Einige politische Entwicklungen der letzten Jahre haben die saudisch-iranische Rivalität befeuert. Der "Arabische Frühling" von 2011 und das anschließende Abgleiten arabischer Staaten in den Bürgerkrieg haben die Abwehr dieser Länder gegen die Machtambitionen des Iran geschwächt: Der Iran dehnte seinen Einfluss etwa im Irak, im Jemen und in Syrien stark aus. Auch die jüngste Schwächung der Terrormiliz Daesh dürfte Riad und Teheran weiter entzweien: Für beide war Daesh ein Feind - dieser ist nun aber beträchtlich geschwächt.

Wie könnte die Krise weitergehen?

Saudi-Arabien dürfte versuchen, den internationalen Druck auf den Iran zu verstärken und neue Sanktionen etwa wegen des iranischen Raketenprogramms zu erwirken, sagt der Analyst Graham Griffith von der Beratungsfirma Control Risk. "Der Ausbruch eines größeren Regionalkonflikts ist aber unwahrscheinlich", sagt er.

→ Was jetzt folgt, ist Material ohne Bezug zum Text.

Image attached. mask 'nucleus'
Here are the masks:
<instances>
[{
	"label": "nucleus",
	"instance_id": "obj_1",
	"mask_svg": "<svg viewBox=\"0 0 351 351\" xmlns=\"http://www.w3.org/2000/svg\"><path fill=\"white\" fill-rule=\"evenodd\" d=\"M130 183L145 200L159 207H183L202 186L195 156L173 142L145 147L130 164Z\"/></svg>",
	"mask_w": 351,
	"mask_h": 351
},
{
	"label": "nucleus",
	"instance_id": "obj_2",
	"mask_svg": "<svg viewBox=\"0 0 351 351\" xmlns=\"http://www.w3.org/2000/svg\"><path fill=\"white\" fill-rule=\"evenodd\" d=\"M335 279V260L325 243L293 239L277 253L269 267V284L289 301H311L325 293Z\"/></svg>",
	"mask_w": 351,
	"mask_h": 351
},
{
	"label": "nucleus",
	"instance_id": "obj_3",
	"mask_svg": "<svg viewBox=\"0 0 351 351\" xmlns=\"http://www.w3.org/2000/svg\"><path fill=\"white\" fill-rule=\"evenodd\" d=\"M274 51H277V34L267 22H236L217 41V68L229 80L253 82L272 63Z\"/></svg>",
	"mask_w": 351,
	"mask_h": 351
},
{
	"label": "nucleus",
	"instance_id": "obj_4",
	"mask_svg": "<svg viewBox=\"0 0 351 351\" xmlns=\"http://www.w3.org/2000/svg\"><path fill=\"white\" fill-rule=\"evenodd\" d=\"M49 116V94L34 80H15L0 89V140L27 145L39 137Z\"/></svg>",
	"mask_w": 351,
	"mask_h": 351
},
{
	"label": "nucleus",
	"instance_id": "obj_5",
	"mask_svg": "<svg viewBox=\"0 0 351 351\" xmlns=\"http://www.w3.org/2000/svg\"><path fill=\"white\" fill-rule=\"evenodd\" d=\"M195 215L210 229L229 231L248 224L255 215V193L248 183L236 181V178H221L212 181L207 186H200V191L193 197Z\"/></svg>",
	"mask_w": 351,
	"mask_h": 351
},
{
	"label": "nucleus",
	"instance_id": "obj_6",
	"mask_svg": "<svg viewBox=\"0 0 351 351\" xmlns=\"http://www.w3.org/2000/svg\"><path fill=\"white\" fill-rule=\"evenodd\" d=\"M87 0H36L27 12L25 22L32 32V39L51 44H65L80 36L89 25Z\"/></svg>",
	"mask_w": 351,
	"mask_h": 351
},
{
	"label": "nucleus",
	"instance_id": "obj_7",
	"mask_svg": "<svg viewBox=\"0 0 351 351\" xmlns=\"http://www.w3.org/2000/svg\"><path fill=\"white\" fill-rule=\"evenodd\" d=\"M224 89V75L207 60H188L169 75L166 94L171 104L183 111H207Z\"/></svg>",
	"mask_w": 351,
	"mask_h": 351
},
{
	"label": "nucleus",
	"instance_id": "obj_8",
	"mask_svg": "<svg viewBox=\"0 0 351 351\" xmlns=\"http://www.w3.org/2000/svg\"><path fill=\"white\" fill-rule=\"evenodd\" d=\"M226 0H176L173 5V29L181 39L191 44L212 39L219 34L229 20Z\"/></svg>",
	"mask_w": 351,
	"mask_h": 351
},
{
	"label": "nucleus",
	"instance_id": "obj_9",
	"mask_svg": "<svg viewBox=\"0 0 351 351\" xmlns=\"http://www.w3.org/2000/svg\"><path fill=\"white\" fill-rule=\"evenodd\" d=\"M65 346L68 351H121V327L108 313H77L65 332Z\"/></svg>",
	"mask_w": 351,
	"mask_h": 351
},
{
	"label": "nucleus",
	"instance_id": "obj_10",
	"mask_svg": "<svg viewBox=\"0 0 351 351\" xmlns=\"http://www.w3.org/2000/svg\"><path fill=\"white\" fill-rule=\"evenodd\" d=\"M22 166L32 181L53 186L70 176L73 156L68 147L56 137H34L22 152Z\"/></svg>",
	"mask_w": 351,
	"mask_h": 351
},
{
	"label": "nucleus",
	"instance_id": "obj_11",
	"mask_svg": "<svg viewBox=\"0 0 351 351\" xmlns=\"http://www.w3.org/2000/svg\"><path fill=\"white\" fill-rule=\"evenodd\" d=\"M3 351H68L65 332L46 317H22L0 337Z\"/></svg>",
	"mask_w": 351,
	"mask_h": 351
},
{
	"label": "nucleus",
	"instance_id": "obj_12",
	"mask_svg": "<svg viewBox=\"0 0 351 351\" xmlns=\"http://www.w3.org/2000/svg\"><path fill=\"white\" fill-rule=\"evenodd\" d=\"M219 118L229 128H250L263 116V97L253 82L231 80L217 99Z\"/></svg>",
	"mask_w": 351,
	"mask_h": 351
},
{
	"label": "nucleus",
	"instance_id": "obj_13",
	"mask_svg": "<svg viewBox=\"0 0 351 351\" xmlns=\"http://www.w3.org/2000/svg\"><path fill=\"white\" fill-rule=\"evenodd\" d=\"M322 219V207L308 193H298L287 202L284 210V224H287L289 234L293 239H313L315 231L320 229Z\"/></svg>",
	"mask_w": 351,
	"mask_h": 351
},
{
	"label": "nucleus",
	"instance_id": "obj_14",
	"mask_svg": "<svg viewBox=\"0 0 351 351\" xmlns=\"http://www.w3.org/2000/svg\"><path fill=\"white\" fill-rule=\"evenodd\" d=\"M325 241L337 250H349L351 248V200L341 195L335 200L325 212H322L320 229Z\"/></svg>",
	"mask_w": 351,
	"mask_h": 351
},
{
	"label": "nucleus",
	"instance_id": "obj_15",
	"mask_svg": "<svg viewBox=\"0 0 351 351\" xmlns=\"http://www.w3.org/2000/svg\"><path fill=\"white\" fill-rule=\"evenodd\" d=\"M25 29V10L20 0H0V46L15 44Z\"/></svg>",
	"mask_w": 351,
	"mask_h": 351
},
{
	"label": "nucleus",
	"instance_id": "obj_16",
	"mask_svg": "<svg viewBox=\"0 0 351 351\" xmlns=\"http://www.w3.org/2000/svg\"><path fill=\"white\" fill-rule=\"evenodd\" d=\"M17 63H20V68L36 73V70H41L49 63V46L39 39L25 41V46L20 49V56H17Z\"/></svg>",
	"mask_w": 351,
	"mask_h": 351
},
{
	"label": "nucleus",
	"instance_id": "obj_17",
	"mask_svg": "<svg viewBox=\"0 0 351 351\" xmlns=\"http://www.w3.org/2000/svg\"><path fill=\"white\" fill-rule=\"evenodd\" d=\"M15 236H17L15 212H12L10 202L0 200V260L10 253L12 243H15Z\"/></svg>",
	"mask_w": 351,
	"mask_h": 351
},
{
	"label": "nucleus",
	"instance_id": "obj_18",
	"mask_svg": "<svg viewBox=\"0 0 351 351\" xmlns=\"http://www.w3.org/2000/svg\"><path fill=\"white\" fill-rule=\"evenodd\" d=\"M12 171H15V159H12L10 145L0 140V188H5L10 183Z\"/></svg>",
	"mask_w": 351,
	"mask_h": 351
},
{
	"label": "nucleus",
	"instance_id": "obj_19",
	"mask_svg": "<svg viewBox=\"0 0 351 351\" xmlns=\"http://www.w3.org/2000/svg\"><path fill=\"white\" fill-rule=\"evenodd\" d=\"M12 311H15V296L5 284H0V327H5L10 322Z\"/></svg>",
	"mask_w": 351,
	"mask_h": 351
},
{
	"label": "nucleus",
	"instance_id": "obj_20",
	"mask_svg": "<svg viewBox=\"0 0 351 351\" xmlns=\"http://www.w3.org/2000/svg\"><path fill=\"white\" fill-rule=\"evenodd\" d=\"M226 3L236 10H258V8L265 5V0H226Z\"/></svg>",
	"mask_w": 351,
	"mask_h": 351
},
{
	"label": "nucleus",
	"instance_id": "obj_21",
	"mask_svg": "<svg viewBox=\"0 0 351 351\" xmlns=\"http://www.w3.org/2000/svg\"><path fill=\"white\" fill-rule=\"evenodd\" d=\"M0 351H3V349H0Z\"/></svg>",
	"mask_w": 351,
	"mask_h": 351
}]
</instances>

Auch der Nahost-Experte Clément Therme vom International Institute for Strategic Studies (IISS) glaubt, "dass die Kriegsangst das Risiko einer Eskalation mindert". Im Iran sei immer noch die Erinnerung an den blutigen Krieg mit dem Irak (1980 bis 1988) präsent. Und Saudi-Arabien sei derzeit mit seinem schwierigen militärischen Engagement im jemenitischen Bürgerkrieg gebunden.